Wednesday, April 24, 2024

PaperBack: “The Ominous Orgy”

Part of a series honoring the late author and blogger Bill Crider.



The Ominous Orgy, by “Mallory T. Knight,” aka Bernhardt J. Hurwood (Award Books, 1969). Cover artist unidentified.

This was the seventh of nine “sexpionage” novels by Hurwood (1926-1987), who was also a prolific writer of occult, erotica, and speculative fiction during the 1960s and ’70s. The Ominous Orgy stars Tim O’Shane, an agent for T.O.M.C.A.T. As blogger Randall Masteller explains in Spy Guys and Gals,
[O’Shane] had been a Captain in the Marine Corps on special assignment to the Embassy in Paris in the fall of 1961 when an assignation with the beautiful wife of a French nobleman unearthed the theft of top secret NATO information. As a strange reward for his diligence, O’Shane was whisked away to an undisclosed location where he was told he had been commandeered to be an agent. He did not ask for it but he did not put up any struggle against it.

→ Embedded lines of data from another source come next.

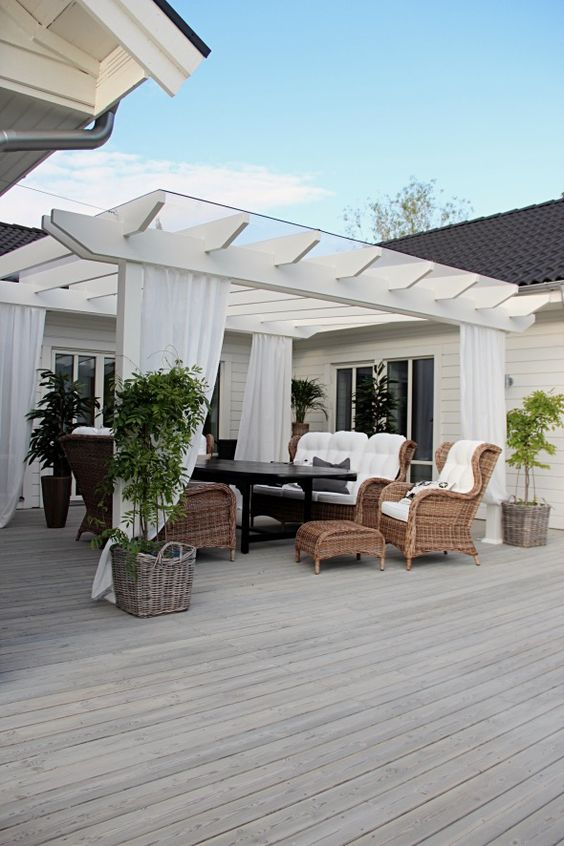 очаровательная белая беседка на палубе с плетёной мебелью.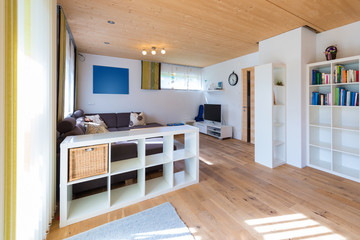 indoor shot of living room with wooden floor in a timber house
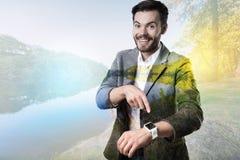 Lycklig uttrycksfull man som pekar till hans smarta klocka arkivbilder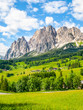 Leinwanddruck Bild - Rocky ridge of Pomagagnon Mountain above Cortina d'Ampezzo with green meadows and blue sky with white summer clouds, Dolomites,, Italy.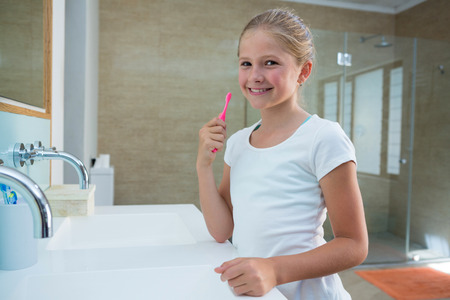 Portrait of girl holding toothbrush while standing in bathroom
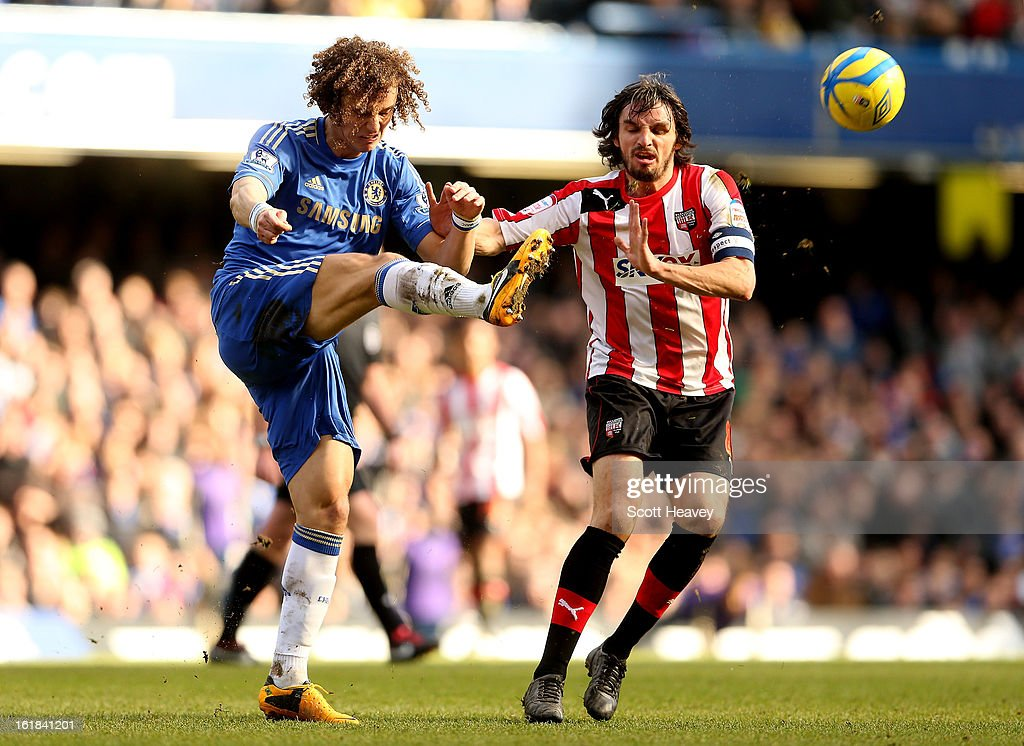 David Luiz of Chelsea (L) in action with Jonathan Douglas of Brentford during the FA Cup Fourth Round Replay between Chelsea and Brentford at Stamford Bridge on February 17, 2013 in London, England.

Tactical Operations Master Counterintelligence Assault Team—a multinational espionage and counterespionage organization, T.O.M.C.A.T—is comprised [sic] of agents from most of the Western nations, all under the control of Colonel MacSwiver, an eighty-one-year-old Scottish rake and lecher who was also one of Britain’s greatest living spies.

As an agent, O’Shane had training in numerous languages, all reasonable fighting methods, and every other type of spycraft the organization could think of. Within a year, O’Shane was as ready as anyone could be to enter the shadowing world of cloak and daggers.

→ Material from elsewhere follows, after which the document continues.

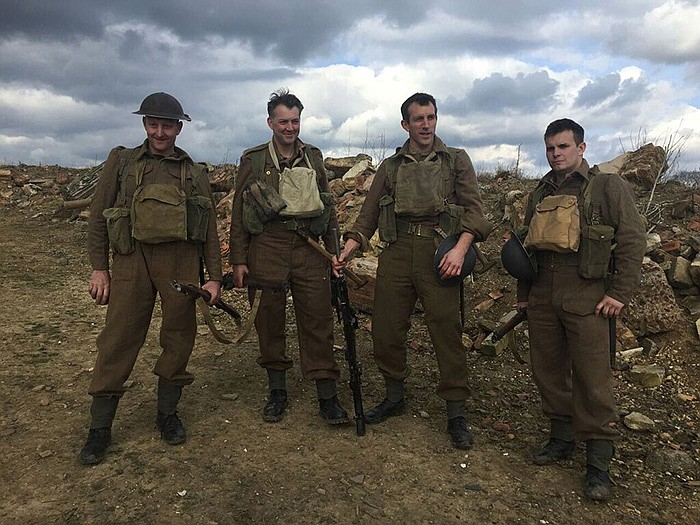 James Holland (second from left) and a group of history buffs in accurate kit...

The T.O.M.C.A.T. series, brought by the same people who were already giving the world Nick Carter [and]
Killmaster, is an odd mixture sure to confuse most readers. The name of the series and, more specifically, the names of the books would lead one to expect non-stop sex. Certainly the books do not fail to deliver.

They also, however, deliver spy stories that are actually about spying. Perhaps not a lot and certainly never at the risk of interfering with the prurient aspects, but they are still there. Frankly, I was amazed.
O’Shane debuted in 1967’s The Dozen Deadly Dragons of Joy, would somehow endure dangers and dalliances through The Malignant Metaphysical Menace (1968) and The Peking Pornographer (1969), and make his final showing in 1971’s The Bra-Burner's Brigade.